Every minute a child is reported missing. Today more and more children become victims to unthinkable crimes. In as much as we would want to preserve our child’s innocence of the crimes of today we need to ensure child safety by arming them with knowledge, confidence and a plan they can rely on.

Being a mother of 3 it’s hard to rest easy when any one of your children are outside nowadays. I do however take comfort in the fact that we have discussed possible scenarios they can act upon. We sometimes feel so complacent in our secure worlds that we can’t imagine anyone penetrating our protective bubble. The sad fact is that it is possible and it does happen.

Not every scenario can be covered but when you place trust in your children by sharing knowledge and being open to their questions they’re one step ahead. I want to share the ways that we practice child safety and hopefully you can apply it to your own families or get some ideas of your own.

children-playing

1) Knowledge gives them confidence

The one thing that can help your child is to make them aware of the possibilities out there. Some parents are not confident in talking to their children about sex but this is at the top of the list of crimes against children. How can they know to fight back when they don’t know what’s happening? It’s the hardest talk you’ll ever have with your child but it is necessary.

Now you might be thinking what if they’re too young. You don’t need to be descriptive to get your point across. The easiest way to relay this is by letting your child know that areas covered by shirts and shorts are hands  off.

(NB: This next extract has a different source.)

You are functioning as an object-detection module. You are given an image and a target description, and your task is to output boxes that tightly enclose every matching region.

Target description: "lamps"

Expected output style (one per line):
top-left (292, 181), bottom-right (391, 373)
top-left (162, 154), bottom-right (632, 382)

Even at a young age children can feel uncomfortable and that is a tell tale sign which they should recognize and listen to. With older children you can discuss in more detail what touches are appropriate and which aren’t.

2) Plan for every scenario possible

By discussing what to do in different scenarios you’re giving your children a plan they can rely on. Something that will hopefully pop into their head if such a situation were to occur.

In most cases, children are unable to act because they don’t know what’s happening, they don’t know what to do and they are overcome with fear. You lessen these when you talk to your child about what they can do. Alarm signals go off because they can possibly identify a situation for what it might be.

The reality of it is that children are vulnerable to these situations but we can make them stronger and confident. Studies have shown that shy and lonesome children are often the target for kidnapping. These are children that most likely do not speak up or are too frightened to stand up for themselves.

With a plan, they have a fighting chance. Read more about planning for different scenarios.

3) Trust in the decisions they make

In the end, you’ll have to trust your child to make the right decisions and that they take away with them a sense of responsibility for themselves and options they can rely on in any given situation. Reminders every now and then can’t hurt. Checking in with them every once in awhile and asking how things are will create an open bridge of communication.

What are some ways that you practice child safety? I’d love to hear how and what ways are also effective in teaching your children to stay safe.